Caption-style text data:

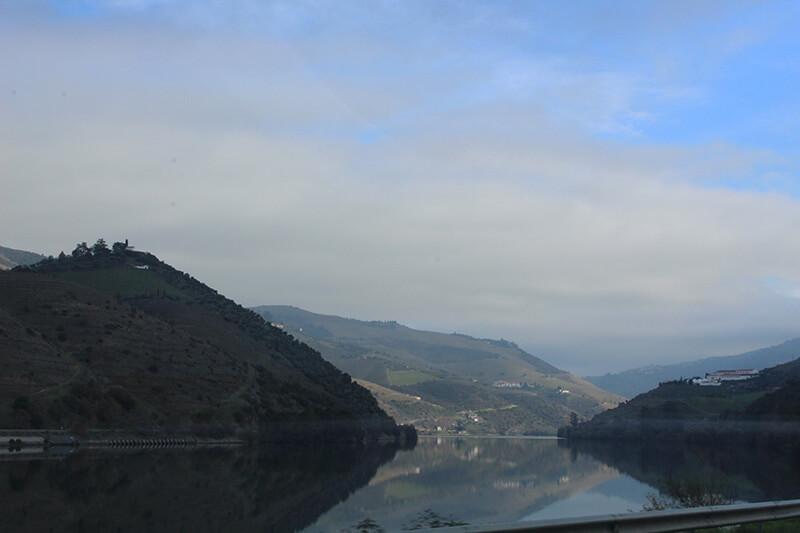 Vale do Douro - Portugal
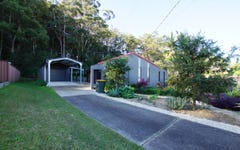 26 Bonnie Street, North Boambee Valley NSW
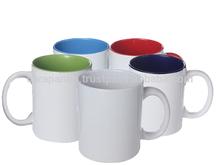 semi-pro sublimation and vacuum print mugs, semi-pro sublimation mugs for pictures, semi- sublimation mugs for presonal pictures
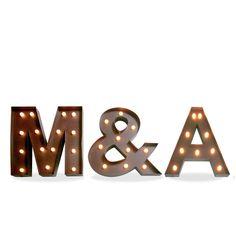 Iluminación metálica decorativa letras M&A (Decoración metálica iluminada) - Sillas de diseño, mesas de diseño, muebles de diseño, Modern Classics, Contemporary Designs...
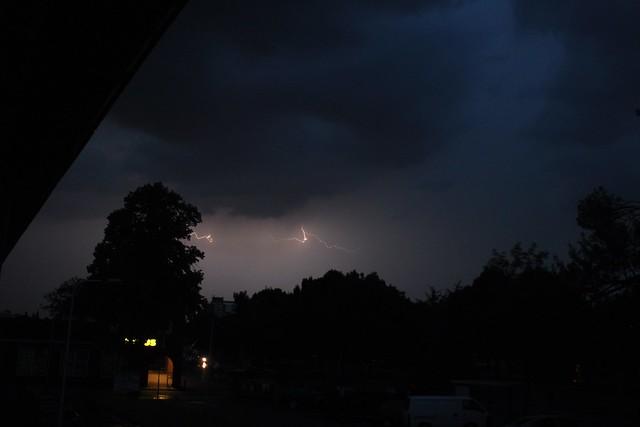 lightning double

§ Try it
Exclude every picture, then reproduce the remaining data character for character.

§ Reply
 Vale do Douro - Portugal
 26 Bonnie Street, North Boambee Valley NSW
 semi-pro sublimation and vacuum print mugs, semi-pro sublimation mugs for pictures, semi- sublimation mugs for presonal pictures
 Iluminación metálica decorativa letras M&A (Decoración metálica iluminada) - Sillas de diseño, mesas de diseño, muebles de diseño, Modern Classics, Contemporary Designs...
 lightning double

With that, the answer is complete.